After this reminder, which in many ways distinguishes this from most Wills and Testaments, He goes on to tell why He lived his life the way He did. He didn't do it for fame or glory, as may have been obvious by what He suffered, and how he reacted to those sufferings. No. He did what He did in order to get rid of hatred and enmity, and to help us attain real peace and tranquility.

Then He draws our attention to a special passage in this Tablet which, since He feels it is important enough to do at the very end of His life, we should really take note of. He exhorts us to observe that which will elevate our station. (Remember this. It comes up again later.) Then He gives us something of a recipe list:

  • Fear God
  • Hold fast to that which is right
  • Mention what is good
  • Don't slander or abuse or do anything that causes sadness

This caught my attention, for I remember the fear of God being mentioned in the Epistle to the Son of the Wolf. "Indeed, there existeth in man a faculty which deterreth him from, and guardeth him against, whatever is unworthy and unseemly, and which is known as his sense of shame. This, however, is confined to but a few; all have not possessed, and do not possess, it. It is incumbent upon the kings and the spiritual leaders of the world to lay fast hold on religion, inasmuch as through it the fear of God is instilled in all else but Him."

Here, once again, we are being reminded of the importance of religion in the cultivation of the fear of God, which, as you may recall, is a very healthy thing. It is not the terror of God, but a mild discomfort. (You can read more on that here.)
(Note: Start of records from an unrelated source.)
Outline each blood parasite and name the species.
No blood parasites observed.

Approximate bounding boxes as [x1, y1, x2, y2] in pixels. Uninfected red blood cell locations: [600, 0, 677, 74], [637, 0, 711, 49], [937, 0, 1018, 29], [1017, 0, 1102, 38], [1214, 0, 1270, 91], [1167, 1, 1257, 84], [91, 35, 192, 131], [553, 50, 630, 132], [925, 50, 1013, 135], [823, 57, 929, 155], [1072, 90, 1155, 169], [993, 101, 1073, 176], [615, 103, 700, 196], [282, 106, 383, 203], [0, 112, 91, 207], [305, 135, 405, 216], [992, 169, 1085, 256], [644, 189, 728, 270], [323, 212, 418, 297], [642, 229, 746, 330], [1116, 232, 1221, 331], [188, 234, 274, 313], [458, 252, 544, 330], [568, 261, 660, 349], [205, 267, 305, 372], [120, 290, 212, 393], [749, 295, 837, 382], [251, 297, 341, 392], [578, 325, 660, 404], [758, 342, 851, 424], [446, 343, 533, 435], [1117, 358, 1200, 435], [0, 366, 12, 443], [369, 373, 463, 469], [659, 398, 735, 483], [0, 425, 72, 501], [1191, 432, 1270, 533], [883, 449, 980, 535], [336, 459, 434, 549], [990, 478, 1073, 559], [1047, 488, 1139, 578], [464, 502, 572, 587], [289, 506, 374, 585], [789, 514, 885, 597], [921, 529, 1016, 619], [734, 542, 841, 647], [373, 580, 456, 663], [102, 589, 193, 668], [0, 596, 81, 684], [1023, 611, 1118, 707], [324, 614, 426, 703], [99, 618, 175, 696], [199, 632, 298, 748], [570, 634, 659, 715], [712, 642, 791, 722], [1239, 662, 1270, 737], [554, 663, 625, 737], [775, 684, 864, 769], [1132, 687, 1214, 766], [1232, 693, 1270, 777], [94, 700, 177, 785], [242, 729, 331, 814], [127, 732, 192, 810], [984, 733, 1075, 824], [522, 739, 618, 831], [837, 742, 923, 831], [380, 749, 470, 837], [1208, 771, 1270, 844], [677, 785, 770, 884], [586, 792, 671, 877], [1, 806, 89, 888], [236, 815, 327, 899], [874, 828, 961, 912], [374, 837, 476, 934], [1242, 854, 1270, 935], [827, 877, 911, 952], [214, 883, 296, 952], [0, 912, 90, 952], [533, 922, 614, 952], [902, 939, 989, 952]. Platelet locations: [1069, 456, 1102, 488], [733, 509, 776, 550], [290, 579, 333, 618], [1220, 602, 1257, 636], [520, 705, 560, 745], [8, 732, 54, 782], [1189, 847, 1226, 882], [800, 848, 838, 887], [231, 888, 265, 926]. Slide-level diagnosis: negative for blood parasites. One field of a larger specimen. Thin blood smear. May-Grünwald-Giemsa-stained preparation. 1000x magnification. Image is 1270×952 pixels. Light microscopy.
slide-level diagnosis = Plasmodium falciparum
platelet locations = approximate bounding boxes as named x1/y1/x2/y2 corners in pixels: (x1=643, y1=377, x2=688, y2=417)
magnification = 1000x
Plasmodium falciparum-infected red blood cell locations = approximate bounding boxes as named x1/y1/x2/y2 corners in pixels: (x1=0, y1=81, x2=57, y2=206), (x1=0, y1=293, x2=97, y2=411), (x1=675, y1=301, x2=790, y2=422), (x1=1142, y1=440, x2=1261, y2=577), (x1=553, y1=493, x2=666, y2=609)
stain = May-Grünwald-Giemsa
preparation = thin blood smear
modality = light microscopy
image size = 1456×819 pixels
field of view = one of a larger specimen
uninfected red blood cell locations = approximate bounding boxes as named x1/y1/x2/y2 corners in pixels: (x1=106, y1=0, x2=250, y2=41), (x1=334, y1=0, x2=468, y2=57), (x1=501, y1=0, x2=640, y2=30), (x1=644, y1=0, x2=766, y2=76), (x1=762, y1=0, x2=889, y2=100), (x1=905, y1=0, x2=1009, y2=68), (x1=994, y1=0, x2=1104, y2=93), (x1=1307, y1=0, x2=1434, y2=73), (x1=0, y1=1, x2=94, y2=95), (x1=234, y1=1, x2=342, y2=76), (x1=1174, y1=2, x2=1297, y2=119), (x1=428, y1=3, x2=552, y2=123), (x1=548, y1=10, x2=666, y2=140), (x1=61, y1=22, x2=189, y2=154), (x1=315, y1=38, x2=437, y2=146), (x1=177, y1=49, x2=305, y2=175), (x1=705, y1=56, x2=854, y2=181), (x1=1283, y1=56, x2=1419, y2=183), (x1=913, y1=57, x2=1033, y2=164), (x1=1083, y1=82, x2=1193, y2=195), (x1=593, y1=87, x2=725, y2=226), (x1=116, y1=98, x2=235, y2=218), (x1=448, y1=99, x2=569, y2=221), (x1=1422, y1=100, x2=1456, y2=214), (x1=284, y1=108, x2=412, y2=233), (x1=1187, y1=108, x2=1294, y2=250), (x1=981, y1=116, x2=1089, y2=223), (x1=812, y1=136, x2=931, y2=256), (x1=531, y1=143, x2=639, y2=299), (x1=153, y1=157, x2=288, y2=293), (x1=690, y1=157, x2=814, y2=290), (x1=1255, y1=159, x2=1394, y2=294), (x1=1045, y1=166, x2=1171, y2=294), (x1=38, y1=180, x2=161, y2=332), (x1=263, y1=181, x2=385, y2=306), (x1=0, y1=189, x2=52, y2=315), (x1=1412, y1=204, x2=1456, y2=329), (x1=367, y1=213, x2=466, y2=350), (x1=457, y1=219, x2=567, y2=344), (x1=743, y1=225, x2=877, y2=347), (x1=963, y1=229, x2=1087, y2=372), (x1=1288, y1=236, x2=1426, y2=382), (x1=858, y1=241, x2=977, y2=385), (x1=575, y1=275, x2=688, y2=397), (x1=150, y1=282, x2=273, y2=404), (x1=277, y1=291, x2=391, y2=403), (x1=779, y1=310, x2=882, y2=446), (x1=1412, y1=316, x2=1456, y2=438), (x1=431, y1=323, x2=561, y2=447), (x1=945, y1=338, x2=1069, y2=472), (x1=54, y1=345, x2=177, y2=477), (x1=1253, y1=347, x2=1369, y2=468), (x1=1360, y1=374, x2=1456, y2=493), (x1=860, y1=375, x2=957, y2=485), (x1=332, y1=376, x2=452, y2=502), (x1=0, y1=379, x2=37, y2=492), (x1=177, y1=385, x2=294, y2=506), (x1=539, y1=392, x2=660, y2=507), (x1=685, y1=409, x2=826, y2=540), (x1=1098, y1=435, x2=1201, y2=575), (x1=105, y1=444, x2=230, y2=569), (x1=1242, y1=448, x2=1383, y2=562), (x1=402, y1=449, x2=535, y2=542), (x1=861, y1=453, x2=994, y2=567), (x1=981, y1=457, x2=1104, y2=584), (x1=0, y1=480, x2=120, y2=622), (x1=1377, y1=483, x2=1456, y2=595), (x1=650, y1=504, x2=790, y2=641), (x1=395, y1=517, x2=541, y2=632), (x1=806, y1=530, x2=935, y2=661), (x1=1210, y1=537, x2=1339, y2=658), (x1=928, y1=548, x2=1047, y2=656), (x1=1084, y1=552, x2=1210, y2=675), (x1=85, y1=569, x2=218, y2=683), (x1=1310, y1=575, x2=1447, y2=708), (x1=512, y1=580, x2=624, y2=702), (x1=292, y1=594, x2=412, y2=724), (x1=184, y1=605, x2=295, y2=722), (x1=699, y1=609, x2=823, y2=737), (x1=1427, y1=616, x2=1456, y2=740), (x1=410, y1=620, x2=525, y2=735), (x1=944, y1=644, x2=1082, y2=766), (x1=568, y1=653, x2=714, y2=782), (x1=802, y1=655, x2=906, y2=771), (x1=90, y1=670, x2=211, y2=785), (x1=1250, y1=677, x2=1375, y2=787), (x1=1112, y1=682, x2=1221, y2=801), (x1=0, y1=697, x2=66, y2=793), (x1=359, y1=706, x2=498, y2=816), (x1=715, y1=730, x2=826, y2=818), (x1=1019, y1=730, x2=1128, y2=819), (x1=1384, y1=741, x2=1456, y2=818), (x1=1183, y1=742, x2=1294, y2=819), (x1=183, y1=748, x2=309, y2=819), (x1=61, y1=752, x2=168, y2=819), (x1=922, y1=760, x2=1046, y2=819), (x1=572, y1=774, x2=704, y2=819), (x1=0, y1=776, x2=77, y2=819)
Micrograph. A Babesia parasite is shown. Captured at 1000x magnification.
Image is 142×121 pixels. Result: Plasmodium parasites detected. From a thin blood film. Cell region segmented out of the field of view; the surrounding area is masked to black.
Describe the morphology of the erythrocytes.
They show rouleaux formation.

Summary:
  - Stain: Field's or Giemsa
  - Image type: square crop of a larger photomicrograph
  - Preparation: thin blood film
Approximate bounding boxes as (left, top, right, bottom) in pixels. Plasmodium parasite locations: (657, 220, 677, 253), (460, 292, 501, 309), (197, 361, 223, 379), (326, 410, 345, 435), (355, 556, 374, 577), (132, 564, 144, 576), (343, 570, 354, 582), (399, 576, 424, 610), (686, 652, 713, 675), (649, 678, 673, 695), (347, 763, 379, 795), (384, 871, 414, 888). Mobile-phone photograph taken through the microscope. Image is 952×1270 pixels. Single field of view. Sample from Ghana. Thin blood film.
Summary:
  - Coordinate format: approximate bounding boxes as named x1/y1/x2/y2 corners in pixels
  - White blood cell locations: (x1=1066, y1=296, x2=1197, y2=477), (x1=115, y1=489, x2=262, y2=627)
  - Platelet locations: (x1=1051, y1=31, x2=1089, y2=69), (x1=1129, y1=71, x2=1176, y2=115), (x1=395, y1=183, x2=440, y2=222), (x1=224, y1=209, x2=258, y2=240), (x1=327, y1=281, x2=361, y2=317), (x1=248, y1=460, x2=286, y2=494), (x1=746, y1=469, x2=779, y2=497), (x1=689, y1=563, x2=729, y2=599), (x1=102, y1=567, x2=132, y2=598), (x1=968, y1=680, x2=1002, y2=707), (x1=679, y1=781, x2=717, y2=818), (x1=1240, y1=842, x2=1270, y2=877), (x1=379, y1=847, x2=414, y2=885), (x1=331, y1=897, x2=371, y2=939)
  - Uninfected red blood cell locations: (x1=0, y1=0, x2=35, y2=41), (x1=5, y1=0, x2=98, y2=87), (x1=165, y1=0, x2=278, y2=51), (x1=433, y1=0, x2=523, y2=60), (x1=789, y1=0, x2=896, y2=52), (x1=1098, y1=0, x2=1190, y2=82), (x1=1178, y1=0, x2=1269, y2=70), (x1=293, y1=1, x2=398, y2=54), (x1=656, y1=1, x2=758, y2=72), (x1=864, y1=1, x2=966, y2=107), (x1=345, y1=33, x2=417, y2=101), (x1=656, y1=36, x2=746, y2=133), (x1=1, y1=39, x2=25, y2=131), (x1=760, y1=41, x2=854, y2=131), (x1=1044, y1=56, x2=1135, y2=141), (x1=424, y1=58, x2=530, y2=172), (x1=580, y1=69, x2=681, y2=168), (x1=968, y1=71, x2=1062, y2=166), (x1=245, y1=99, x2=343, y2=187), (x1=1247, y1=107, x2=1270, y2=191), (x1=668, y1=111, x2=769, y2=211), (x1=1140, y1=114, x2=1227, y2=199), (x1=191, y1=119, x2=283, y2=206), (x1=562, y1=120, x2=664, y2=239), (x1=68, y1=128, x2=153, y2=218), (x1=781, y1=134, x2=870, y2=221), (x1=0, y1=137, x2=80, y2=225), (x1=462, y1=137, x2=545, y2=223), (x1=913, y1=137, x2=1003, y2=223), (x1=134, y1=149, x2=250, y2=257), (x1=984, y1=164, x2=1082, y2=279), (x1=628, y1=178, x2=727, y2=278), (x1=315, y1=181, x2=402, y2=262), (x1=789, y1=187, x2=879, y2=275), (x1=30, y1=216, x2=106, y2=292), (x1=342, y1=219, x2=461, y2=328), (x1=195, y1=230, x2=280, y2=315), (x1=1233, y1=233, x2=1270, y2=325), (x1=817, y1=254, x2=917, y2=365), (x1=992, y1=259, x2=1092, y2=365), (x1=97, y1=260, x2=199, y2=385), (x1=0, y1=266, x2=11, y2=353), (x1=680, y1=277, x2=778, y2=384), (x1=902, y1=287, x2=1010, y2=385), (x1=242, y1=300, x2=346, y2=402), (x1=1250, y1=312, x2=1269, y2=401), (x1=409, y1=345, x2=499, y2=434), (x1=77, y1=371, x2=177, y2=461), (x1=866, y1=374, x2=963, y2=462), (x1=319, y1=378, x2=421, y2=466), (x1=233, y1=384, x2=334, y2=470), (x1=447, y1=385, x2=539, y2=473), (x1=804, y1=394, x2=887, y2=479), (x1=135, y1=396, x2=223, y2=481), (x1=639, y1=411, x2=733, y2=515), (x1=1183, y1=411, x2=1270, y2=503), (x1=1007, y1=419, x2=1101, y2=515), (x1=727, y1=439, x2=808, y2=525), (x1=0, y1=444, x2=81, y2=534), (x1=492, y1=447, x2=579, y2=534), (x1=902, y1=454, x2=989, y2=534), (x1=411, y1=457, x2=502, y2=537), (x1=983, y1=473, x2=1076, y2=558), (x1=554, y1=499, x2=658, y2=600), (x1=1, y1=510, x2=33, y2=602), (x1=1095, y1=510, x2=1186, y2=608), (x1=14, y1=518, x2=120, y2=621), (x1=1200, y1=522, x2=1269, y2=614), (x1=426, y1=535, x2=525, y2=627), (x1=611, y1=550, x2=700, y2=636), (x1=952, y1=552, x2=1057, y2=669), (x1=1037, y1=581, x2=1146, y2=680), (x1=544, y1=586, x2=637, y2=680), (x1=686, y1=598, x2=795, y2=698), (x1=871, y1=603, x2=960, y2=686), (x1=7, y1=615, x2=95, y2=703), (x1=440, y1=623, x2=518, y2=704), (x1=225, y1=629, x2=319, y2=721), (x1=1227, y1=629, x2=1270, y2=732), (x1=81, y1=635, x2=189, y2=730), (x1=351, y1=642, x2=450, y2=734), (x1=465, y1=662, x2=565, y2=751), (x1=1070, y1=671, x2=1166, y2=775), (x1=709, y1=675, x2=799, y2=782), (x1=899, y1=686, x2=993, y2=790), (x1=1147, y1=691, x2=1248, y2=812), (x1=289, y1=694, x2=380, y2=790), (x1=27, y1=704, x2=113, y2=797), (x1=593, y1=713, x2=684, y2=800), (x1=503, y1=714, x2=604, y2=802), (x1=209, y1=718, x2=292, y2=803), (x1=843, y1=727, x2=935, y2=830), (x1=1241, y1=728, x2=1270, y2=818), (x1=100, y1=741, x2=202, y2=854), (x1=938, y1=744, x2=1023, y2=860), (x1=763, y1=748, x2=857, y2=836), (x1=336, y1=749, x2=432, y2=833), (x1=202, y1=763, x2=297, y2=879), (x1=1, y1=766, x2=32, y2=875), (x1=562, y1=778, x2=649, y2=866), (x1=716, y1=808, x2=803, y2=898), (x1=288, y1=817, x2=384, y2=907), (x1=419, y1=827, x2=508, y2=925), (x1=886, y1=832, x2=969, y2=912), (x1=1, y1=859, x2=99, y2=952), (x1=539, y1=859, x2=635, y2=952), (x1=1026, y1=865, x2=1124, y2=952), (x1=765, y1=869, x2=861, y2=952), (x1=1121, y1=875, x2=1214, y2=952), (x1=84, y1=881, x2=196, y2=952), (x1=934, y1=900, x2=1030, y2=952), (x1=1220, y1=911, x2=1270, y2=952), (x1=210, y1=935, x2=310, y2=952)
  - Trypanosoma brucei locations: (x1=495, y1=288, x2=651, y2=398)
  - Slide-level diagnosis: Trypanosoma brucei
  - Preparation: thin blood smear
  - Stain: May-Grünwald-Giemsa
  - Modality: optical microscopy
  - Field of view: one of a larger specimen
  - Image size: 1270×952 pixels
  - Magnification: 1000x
In the second, we are reminded to do what is right. How often have we encountered a time in our life where we can benefit ourselves materially, or socially, by doing something that is not quite right? Me? More often than I care to count. It is good to be reminded not to fall for anything like that.

Then He tells us that God has forgiven what is in the past. We should, too. We shouldn't talk about those things in the past that troubled us, or bothered us, or even merely annoyed us. (Wow. I've got a long way to go.) God has forgiven, and we need to learn from that example.

Don't slander or abuse? Well, we all know that backbiting is considered the most-grievous sin, and here He is, at the very end of His life, reminding us, yet again, to stop doing it.

And we are to avoid doing anything that causes sadness to another. Now that's mighty difficult. I'm still not sure how to even begin going about that. Remember, though, that there was a penalty for that in the Bayan, but in the Kitab-i-Aqdas Baha'u'llah absolved us of this penalty. Even though we no longer have to pay a hefty fine for making someone sad, it is still against the law.

"Lofty is the station of man!" What a statement. It is nothing short of a reminder that we were created noble. But just a few lines later He qualifies this. He reminds us that all that lay latent within us has been made manifest, and then says that our station is lofty if, and presumably only if, we are:

  • righteous
  • holding to the truth
  • firm in the Cause
  • steadfast in the Cause

We have to be virtuous. If not, how can we claim to be in that lofty station? We have to hold to the truth, for if not, the foundation of all our virtues is gone. "Truthfulness", He has said, "is the foundation of all human virtues." "Without truthfulness," said 'Abdu'l-Baha, "progress and success in all of the worlds of God are impossible for a soul." Then we have to be firm and steadfast in the Cause. Later, in this very Tablet, we will learn more about just how it is that we are to be firm and steadfast, namely by following 'Abdu'l-Baha.

If we follow all of these, then our station truly will be lofty. In fact, ours will be "the loftiest station".


Yeah, I really do have a long way to go.